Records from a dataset
══════

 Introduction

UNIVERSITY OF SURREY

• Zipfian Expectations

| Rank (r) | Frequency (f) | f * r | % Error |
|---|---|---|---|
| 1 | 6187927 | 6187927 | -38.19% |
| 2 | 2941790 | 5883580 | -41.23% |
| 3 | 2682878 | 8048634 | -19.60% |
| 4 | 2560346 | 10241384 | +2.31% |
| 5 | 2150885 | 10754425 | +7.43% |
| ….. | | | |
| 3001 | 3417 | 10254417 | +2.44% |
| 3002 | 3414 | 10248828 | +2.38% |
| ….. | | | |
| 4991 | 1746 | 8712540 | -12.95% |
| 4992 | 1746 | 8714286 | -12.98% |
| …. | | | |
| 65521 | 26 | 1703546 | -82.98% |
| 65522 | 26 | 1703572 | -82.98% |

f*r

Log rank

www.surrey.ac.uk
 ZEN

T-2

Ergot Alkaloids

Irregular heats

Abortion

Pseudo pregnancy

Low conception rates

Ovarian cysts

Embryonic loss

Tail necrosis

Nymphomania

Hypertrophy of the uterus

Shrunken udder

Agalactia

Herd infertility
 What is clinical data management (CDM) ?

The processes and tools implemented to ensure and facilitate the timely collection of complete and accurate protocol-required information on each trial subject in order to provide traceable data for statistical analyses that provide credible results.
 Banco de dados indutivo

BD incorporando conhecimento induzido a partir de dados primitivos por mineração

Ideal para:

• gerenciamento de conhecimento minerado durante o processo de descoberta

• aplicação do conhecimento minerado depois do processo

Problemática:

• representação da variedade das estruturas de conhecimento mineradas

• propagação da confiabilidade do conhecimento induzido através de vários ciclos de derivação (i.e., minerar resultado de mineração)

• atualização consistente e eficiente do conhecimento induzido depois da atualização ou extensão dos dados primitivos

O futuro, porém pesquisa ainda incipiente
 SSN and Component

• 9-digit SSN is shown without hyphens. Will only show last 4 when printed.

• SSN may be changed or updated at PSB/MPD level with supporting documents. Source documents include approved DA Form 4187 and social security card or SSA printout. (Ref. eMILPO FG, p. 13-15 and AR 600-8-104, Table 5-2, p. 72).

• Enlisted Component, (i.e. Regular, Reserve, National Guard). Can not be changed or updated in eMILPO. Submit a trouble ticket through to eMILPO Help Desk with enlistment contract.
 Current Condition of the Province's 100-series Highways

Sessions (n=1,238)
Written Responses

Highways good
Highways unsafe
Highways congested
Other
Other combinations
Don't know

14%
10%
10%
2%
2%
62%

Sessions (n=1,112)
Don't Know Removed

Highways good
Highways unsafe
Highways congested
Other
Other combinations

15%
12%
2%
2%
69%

══════

### [Problem to work on]
In full and word for word, set down the records shown above.

### [Response]
 Introduction

UNIVERSITY OF SURREY

• Zipfian Expectations

| Rank (r) | Frequency (f) | f * r | % Error |
|---|---|---|---|
| 1 | 6187927 | 6187927 | -38.19% |
| 2 | 2941790 | 5883580 | -41.23% |
| 3 | 2682878 | 8048634 | -19.60% |
| 4 | 2560346 | 10241384 | +2.31% |
| 5 | 2150885 | 10754425 | +7.43% |
| ….. | | | |
| 3001 | 3417 | 10254417 | +2.44% |
| 3002 | 3414 | 10248828 | +2.38% |
| ….. | | | |
| 4991 | 1746 | 8712540 | -12.95% |
| 4992 | 1746 | 8714286 | -12.98% |
| …. | | | |
| 65521 | 26 | 1703546 | -82.98% |
| 65522 | 26 | 1703572 | -82.98% |

f*r

Log rank

www.surrey.ac.uk
 ZEN

T-2

Ergot Alkaloids

Irregular heats

Abortion

Pseudo pregnancy

Low conception rates

Ovarian cysts

Embryonic loss

Tail necrosis

Nymphomania

Hypertrophy of the uterus

Shrunken udder

Agalactia

Herd infertility
 What is clinical data management (CDM) ?

The processes and tools implemented to ensure and facilitate the timely collection of complete and accurate protocol-required information on each trial subject in order to provide traceable data for statistical analyses that provide credible results.
 Banco de dados indutivo

BD incorporando conhecimento induzido a partir de dados primitivos por mineração

Ideal para:

• gerenciamento de conhecimento minerado durante o processo de descoberta

• aplicação do conhecimento minerado depois do processo

Problemática:

• representação da variedade das estruturas de conhecimento mineradas

• propagação da confiabilidade do conhecimento induzido através de vários ciclos de derivação (i.e., minerar resultado de mineração)

• atualização consistente e eficiente do conhecimento induzido depois da atualização ou extensão dos dados primitivos

O futuro, porém pesquisa ainda incipiente
 SSN and Component

• 9-digit SSN is shown without hyphens. Will only show last 4 when printed.

• SSN may be changed or updated at PSB/MPD level with supporting documents. Source documents include approved DA Form 4187 and social security card or SSA printout. (Ref. eMILPO FG, p. 13-15 and AR 600-8-104, Table 5-2, p. 72).

• Enlisted Component, (i.e. Regular, Reserve, National Guard). Can not be changed or updated in eMILPO. Submit a trouble ticket through to eMILPO Help Desk with enlistment contract.
 Current Condition of the Province's 100-series Highways

Sessions (n=1,238)
Written Responses

Highways good
Highways unsafe
Highways congested
Other
Other combinations
Don't know

14%
10%
10%
2%
2%
62%

Sessions (n=1,112)
Don't Know Removed

Highways good
Highways unsafe
Highways congested
Other
Other combinations

15%
12%
2%
2%
69%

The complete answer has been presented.